Currently, the two schools involved with Expeditionary Dahlgren are Virginia Tech (VT) and Rappahannock Community College (RCC). However, once COVID-19 is over, there are plans to extend these project-based approaches into more colleges, high schools and middle schools.
“We want to bring the best minds into the Navy and to do that we have to help develop them. By reaching back so far into the educational stream, we can get as much as six to 10 years of contact with these interns before they become full time government employees,” shared Dillon.
It takes many people to forge an effective team. In addition to academic partners, Dillon recognized the strong support provided by the NSWC Line Management, Academic Engagement and Human Resource teams.

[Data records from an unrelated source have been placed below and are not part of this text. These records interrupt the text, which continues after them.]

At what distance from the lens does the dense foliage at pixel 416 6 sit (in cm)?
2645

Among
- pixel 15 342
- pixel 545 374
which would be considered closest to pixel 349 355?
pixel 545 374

“I have never met a good idea I didn’t like, and I will happily fold anything into the Expeditionary Dahlgren concept if I think it will work. I have no doubts that the STEM group will have loads of useful and creative ideas in the near future. I will continue to work with anyone who can help improve education,” said Dillon of the future efforts with Expeditionary Dahlgren.
The primary goal of Expeditionary Dahlgren is to increase the outreach in a project-based way and to prepare these interns for future work at Dahlgren. The program has proved successful in making the NSWCDD internship programs stronger than before and more sustainable, given the virtual environment. “In the end, we are getting more robust outcomes and he have hopes to reinforce and extend the program in follow-on years,” stated Dillon.